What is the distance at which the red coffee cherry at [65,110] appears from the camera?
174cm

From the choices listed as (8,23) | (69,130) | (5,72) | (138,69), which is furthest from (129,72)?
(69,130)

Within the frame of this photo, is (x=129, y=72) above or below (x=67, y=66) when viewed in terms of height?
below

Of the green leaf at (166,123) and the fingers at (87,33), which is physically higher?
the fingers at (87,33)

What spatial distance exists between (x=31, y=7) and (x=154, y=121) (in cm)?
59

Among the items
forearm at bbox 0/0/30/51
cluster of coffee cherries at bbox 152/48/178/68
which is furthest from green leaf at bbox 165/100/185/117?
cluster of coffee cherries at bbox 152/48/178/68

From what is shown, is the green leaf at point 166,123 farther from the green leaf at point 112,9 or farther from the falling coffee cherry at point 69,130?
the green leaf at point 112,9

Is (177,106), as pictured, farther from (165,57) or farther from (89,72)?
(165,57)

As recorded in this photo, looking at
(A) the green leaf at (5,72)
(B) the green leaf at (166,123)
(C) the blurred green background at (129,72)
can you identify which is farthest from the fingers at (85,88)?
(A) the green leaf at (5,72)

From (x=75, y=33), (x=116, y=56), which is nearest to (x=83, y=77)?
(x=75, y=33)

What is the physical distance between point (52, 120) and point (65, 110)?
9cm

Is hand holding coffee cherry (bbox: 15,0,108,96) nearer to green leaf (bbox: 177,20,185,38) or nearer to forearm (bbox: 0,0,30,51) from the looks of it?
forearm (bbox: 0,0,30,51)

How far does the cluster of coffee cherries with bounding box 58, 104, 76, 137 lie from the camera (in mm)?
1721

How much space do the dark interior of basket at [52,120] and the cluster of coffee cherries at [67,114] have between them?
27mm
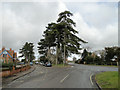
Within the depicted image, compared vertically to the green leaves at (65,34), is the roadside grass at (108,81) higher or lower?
lower

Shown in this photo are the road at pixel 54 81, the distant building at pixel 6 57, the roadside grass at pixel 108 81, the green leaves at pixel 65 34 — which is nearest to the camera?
the roadside grass at pixel 108 81

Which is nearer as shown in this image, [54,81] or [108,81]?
[108,81]

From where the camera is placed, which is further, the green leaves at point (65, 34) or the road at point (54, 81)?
the green leaves at point (65, 34)

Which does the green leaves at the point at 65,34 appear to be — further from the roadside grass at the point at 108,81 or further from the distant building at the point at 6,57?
the roadside grass at the point at 108,81

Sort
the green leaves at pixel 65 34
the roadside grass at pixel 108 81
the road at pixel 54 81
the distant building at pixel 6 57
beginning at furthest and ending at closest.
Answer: the green leaves at pixel 65 34 < the distant building at pixel 6 57 < the road at pixel 54 81 < the roadside grass at pixel 108 81

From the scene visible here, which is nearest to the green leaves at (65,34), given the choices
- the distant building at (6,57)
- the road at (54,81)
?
the distant building at (6,57)

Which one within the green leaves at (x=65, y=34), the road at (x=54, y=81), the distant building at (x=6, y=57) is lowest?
the road at (x=54, y=81)

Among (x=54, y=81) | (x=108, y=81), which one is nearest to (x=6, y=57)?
(x=54, y=81)

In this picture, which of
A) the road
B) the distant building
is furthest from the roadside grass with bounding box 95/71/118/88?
the distant building

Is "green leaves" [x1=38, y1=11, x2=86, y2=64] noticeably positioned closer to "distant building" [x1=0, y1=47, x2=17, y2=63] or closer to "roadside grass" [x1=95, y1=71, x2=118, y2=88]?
"distant building" [x1=0, y1=47, x2=17, y2=63]

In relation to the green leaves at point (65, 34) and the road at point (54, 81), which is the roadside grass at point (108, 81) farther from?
the green leaves at point (65, 34)

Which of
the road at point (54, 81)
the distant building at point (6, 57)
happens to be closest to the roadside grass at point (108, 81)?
the road at point (54, 81)

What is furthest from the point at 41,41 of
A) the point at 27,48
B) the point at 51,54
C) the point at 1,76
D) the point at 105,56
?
the point at 1,76

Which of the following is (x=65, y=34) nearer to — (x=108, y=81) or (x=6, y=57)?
(x=6, y=57)
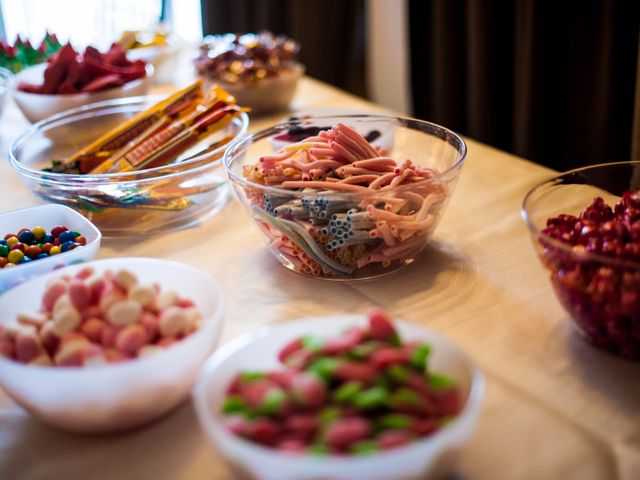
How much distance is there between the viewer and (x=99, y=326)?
0.68 meters

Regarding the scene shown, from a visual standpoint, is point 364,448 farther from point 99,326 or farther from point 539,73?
point 539,73

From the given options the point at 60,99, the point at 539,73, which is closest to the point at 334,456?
the point at 60,99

★ ★ ★ ★

JOB:
Can you turn every one of the lines above into a numbered list, skipping the blank lines and leaving the pictures out?

FINISHED EXERCISE:
1. What is the distance at which the red coffee cherry at [65,110] appears from the camera?
2. 174cm
3. From the choices listed as (8,23) | (69,130) | (5,72) | (138,69), which is furthest from (129,72)?
4. (69,130)
5. Within the frame of this photo, is (x=129, y=72) above or below (x=67, y=66) when viewed in terms of height?
6. below
7. Of the green leaf at (166,123) and the fingers at (87,33), which is physically higher?
8. the fingers at (87,33)
9. What spatial distance exists between (x=31, y=7) and (x=154, y=121) (in cm)?
10. 59
11. Among the items
12. forearm at bbox 0/0/30/51
13. cluster of coffee cherries at bbox 152/48/178/68
14. which is furthest from green leaf at bbox 165/100/185/117?
15. cluster of coffee cherries at bbox 152/48/178/68
16. From what is shown, is the green leaf at point 166,123 farther from the green leaf at point 112,9 or farther from the falling coffee cherry at point 69,130?
17. the green leaf at point 112,9
18. Is (177,106), as pictured, farther from (165,57) or farther from (89,72)?
19. (165,57)
20. As recorded in this photo, looking at
21. (A) the green leaf at (5,72)
22. (B) the green leaf at (166,123)
23. (C) the blurred green background at (129,72)
24. can you identify which is farthest from the fingers at (85,88)?
25. (A) the green leaf at (5,72)
26. From (x=75, y=33), (x=116, y=56), which is nearest to (x=83, y=77)?
27. (x=75, y=33)
28. What is the physical distance between point (52, 120) and point (65, 110)?
29. 9cm
30. Is hand holding coffee cherry (bbox: 15,0,108,96) nearer to green leaf (bbox: 177,20,185,38) or nearer to forearm (bbox: 0,0,30,51) from the looks of it?
31. forearm (bbox: 0,0,30,51)
32. How far does the cluster of coffee cherries with bounding box 58, 104, 76, 137 lie from the camera (in mm)?
33. 1721
34. How much space do the dark interior of basket at [52,120] and the cluster of coffee cherries at [67,114] have between them?
35. 27mm
36. Within the depicted image, compared vertically to the green leaves at (65,34), is the roadside grass at (108,81) higher or lower?
37. lower
38. Shown in this photo are the road at pixel 54 81, the distant building at pixel 6 57, the roadside grass at pixel 108 81, the green leaves at pixel 65 34 — which is nearest to the camera?
39. the roadside grass at pixel 108 81
40. Which is nearer as shown in this image, [54,81] or [108,81]?
41. [108,81]
42. From where the camera is placed, which is further, the green leaves at point (65, 34) or the road at point (54, 81)?
43. the green leaves at point (65, 34)
44. Which does the green leaves at the point at 65,34 appear to be — further from the roadside grass at the point at 108,81 or further from the distant building at the point at 6,57?
45. the roadside grass at the point at 108,81
46. Sort
47. the green leaves at pixel 65 34
48. the roadside grass at pixel 108 81
49. the road at pixel 54 81
50. the distant building at pixel 6 57
51. beginning at furthest and ending at closest.
52. Answer: the green leaves at pixel 65 34 < the distant building at pixel 6 57 < the road at pixel 54 81 < the roadside grass at pixel 108 81
53. From the scene visible here, which is nearest to the green leaves at (65,34), given the choices
54. - the distant building at (6,57)
55. - the road at (54,81)
56. ?
57. the distant building at (6,57)
58. Which one within the green leaves at (x=65, y=34), the road at (x=54, y=81), the distant building at (x=6, y=57) is lowest?
59. the road at (x=54, y=81)
60. Among (x=54, y=81) | (x=108, y=81), which one is nearest to (x=6, y=57)?
61. (x=54, y=81)
62. In this picture, which of
63. A) the road
64. B) the distant building
65. is furthest from the roadside grass with bounding box 95/71/118/88?
66. the distant building
67. Is "green leaves" [x1=38, y1=11, x2=86, y2=64] noticeably positioned closer to "distant building" [x1=0, y1=47, x2=17, y2=63] or closer to "roadside grass" [x1=95, y1=71, x2=118, y2=88]?
68. "distant building" [x1=0, y1=47, x2=17, y2=63]
69. In relation to the green leaves at point (65, 34) and the road at point (54, 81), which is the roadside grass at point (108, 81) farther from?
70. the green leaves at point (65, 34)
71. Which of
72. the road at point (54, 81)
73. the distant building at point (6, 57)
74. happens to be closest to the roadside grass at point (108, 81)?
75. the road at point (54, 81)
76. What is furthest from the point at 41,41 of
77. A) the point at 27,48
78. B) the point at 51,54
79. C) the point at 1,76
80. D) the point at 105,56
81. ?
82. the point at 1,76
83. Which of the following is (x=65, y=34) nearer to — (x=108, y=81) or (x=6, y=57)?
84. (x=6, y=57)
85. How much distance is there between the viewer and (x=99, y=326)?
86. 0.68 meters
87. Regarding the scene shown, from a visual standpoint, is point 364,448 farther from point 99,326 or farther from point 539,73?
88. point 539,73
89. From the given options the point at 60,99, the point at 539,73, which is closest to the point at 334,456?
90. the point at 60,99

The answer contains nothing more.